> **TEXT SHOWN**
----
This is a follow-up question to the one I asked earlier (How to create data frame from rvest scraped website, preserving nested structure of data) and the answer by @stefan. That answer works perfectly for that question.
But what if there are extra layers of nesting?
library(rvest)
library(dplyr, warn = FALSE)
books <- minimal_html('
<div class="entry">
<div class="collection">Collection 1</div>
<div class="book">
<div class="booktitle">Book 1</div>
<div class="year">1999</div>
<div class="author">
<div class="name">Author 1</div>
<div class="city">Austin</div>
</div>
<div class="author">
<div class="name">Author 2</div>
<div class="city">Dallas</div>
</div>
<div class="author">
<div class="name">Author 3</div>
<div class="city">Memphis</div>
</div>
</div>
<div class="book">
<div class="booktitle">Book 2</div>
<div class="year">2022</div>
<div class="author">
<div class="name">Author 4</div>
<div class="city">Houston</div>
</div>
</div>
</div>
<div class="entry">
<div class="collection">Collection 2</div>
<div class="book">
<div class="booktitle">Book 3</div>
<div class="year">1845</div>
<div class="author">
<div class="name">Author 5</div>
</div>
<div class="author">
<div class="name">Author 6</div>
<div class="city">Dayton</div>
</div>
<div class="author">
<div class="name">Author 7</div>
<div class="city">Philadelphia</div>
</div>
</div>
</div>')
----
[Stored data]
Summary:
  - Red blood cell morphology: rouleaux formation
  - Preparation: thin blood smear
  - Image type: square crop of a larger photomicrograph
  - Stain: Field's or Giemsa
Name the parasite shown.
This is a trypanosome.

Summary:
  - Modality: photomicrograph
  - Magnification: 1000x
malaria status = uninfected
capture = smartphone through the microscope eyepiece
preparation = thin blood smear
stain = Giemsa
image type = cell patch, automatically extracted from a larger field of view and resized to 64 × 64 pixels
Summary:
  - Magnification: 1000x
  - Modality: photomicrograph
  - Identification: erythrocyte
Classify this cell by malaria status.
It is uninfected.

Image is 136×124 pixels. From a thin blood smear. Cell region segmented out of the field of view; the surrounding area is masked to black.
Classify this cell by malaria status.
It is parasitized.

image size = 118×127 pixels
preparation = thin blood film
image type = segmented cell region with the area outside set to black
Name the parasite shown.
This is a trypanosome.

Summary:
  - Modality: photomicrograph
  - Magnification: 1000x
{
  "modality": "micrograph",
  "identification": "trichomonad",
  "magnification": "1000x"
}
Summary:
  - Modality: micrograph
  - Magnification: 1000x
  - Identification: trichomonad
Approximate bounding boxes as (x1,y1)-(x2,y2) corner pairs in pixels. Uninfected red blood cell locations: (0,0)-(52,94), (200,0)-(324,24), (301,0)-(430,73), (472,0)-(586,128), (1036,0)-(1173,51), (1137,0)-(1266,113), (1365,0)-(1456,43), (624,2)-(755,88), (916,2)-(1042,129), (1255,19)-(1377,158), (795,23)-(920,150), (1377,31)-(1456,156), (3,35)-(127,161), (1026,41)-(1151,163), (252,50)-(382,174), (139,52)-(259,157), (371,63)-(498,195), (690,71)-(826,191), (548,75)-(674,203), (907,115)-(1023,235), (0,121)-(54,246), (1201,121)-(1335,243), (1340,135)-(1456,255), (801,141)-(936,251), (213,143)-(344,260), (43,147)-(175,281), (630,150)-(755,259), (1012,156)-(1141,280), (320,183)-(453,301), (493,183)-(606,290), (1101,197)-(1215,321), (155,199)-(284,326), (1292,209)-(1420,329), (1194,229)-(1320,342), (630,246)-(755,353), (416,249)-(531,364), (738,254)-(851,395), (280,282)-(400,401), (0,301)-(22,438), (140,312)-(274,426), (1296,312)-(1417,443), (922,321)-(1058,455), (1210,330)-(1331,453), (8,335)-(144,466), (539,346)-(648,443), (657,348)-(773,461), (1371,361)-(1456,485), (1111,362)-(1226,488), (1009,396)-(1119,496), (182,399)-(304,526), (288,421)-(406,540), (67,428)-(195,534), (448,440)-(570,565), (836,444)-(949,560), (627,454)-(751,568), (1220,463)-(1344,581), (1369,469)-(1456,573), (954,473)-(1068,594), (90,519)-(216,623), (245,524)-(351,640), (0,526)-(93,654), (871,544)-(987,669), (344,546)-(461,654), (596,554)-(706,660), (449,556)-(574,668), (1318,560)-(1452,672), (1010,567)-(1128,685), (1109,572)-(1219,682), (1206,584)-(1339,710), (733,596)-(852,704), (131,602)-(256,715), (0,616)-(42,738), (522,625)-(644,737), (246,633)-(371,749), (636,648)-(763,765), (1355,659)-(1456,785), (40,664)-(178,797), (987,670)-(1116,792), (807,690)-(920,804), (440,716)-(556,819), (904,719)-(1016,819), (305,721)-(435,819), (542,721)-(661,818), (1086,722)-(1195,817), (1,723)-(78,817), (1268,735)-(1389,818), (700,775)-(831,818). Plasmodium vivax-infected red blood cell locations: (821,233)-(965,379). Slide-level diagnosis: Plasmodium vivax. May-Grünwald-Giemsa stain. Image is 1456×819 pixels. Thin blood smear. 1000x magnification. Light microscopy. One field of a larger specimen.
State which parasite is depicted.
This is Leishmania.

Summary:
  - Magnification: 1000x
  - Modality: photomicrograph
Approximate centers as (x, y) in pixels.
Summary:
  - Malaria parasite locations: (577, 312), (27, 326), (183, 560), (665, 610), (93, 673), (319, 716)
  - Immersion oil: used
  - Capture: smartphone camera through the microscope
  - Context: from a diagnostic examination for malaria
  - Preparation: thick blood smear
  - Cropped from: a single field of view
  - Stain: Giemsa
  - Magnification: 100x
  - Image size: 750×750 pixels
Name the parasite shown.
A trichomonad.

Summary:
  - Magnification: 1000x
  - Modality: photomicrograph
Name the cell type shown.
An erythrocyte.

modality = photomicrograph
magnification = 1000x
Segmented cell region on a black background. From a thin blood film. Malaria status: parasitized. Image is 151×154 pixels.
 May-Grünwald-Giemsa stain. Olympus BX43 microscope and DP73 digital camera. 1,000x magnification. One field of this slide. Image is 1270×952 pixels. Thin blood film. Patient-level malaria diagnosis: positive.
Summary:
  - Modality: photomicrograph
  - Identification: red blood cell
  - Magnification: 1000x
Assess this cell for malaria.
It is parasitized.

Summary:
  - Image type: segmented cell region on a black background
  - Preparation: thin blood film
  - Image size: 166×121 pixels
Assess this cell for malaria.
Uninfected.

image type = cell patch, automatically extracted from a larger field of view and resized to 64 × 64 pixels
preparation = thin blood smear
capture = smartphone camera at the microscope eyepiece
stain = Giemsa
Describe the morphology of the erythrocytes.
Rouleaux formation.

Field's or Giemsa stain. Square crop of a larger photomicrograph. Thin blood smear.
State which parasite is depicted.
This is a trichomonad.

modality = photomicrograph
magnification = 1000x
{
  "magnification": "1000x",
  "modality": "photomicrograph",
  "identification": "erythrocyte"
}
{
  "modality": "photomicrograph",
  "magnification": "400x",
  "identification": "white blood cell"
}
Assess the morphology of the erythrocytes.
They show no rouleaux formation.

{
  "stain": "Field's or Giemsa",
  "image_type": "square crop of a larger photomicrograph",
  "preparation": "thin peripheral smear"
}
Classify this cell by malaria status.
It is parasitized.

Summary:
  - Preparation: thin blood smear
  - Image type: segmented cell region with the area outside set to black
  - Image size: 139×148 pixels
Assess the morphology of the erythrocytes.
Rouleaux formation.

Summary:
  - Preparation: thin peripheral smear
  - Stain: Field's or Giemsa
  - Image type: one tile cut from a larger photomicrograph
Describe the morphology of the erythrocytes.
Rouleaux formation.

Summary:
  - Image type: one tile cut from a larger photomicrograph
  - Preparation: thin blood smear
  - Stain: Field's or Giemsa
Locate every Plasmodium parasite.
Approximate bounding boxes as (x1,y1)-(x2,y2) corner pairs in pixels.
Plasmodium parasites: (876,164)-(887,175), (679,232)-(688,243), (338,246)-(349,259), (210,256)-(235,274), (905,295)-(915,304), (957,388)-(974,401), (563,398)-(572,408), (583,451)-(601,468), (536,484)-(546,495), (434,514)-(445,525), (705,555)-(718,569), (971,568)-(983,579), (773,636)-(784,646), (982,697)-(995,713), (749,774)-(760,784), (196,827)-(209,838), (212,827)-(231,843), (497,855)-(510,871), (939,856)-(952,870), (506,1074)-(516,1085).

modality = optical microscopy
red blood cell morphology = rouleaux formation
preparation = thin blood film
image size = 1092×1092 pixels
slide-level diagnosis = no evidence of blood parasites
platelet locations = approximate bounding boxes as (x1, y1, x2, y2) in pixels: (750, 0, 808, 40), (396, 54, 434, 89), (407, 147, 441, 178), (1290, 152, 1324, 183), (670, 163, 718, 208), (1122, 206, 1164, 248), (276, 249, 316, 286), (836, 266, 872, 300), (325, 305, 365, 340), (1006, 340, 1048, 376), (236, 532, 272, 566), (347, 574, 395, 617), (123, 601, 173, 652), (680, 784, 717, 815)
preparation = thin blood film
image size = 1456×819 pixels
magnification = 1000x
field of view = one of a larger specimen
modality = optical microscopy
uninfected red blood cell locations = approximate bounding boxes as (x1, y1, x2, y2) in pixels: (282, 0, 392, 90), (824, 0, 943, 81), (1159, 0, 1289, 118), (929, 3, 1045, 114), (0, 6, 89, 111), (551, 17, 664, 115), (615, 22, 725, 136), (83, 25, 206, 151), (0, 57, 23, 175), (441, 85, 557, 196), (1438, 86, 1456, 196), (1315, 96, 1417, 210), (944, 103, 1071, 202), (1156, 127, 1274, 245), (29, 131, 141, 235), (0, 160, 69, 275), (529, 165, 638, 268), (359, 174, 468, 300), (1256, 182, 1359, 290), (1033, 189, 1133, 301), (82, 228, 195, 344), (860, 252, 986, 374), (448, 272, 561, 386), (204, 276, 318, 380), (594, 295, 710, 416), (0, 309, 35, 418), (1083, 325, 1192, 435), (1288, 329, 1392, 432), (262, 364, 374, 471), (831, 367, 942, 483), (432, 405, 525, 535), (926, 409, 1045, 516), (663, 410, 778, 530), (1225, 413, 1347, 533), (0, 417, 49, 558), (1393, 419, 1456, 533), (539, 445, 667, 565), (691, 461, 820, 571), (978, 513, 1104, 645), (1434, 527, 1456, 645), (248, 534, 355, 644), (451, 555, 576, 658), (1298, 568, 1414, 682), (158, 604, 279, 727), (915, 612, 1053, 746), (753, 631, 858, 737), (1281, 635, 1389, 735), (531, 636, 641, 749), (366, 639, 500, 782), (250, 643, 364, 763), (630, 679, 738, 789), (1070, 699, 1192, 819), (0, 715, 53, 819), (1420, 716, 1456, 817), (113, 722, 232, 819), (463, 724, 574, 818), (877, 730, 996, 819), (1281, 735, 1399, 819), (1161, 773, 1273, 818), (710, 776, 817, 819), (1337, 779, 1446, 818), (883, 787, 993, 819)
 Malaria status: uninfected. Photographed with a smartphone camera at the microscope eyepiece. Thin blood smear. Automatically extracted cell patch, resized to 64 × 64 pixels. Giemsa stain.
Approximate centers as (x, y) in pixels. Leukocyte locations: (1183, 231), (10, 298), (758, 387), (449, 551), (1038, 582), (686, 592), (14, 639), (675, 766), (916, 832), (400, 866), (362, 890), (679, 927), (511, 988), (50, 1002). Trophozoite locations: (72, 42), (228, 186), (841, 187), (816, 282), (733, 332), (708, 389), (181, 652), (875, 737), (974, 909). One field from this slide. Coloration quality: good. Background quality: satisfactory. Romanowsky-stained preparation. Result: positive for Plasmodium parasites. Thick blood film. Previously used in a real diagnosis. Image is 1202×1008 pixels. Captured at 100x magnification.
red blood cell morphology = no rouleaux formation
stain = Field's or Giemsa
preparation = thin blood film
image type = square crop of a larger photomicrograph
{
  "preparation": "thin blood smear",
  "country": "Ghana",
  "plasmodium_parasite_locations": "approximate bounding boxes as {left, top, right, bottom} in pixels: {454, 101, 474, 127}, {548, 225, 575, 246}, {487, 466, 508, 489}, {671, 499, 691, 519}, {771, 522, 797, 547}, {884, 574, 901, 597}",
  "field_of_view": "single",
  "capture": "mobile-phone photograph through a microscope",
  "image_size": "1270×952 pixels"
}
----
> **TASK SET**
**1)** Reproduce everything in the rvest scraping post from "This is a follow-up" down to "warn = FALSE)", character for character.
**2)** Write the next part of the rvest scraping post, starting right after its final line.

> **PER-TASK OUTPUTS**
**1)**
This is a follow-up question to the one I asked earlier (How to create data frame from rvest scraped website, preserving nested structure of data) and the answer by @stefan. That answer works perfectly for that question.
But what if there are extra layers of nesting?
library(rvest)
library(dplyr, warn = FALSE)

**2)**
As before, I would like things to be at the author level, but an author should have name and city on the same row. Also, there is an extra outer layer, collection
. All authors of books in an entry
should have entry
's collection number. So there should be seven rows, and Author 7
should have these values: Collection 2
, Book 3
, 1845
, Author 7
, and Philadelphia
.
Also note that there will only be one (or none) name and one (or none - Author 5 has no city) city per author. And an entry
will always have exactly one collection
.
How can I extend this code from the prior answer to get my desired solution?
data0 <- books %>%
html_elements(".book") |>
lapply(\(x) {
tibble(
title = x |> html_element(".booktitle") |> html_text2(),
year = x |> html_element(".year") |> html_text2(),
authors = x |> html_elements(".author") |> html_text2(),
)
}) |>
bind_rows()
To build on the linked answer, you can mix in some xpath
to access siblings of books, here it would be the collection element of the same parent.
separate()
is indeed a nice shortcut in this case. For an alternative for handling author details, you could add another iterator, either in current lapply()
or move it to the next processing step. I personally prefer the latter, here I'm first adding authors node lists to the tibble when iterating over all books, then transforming those into sub-tibbles in mutate()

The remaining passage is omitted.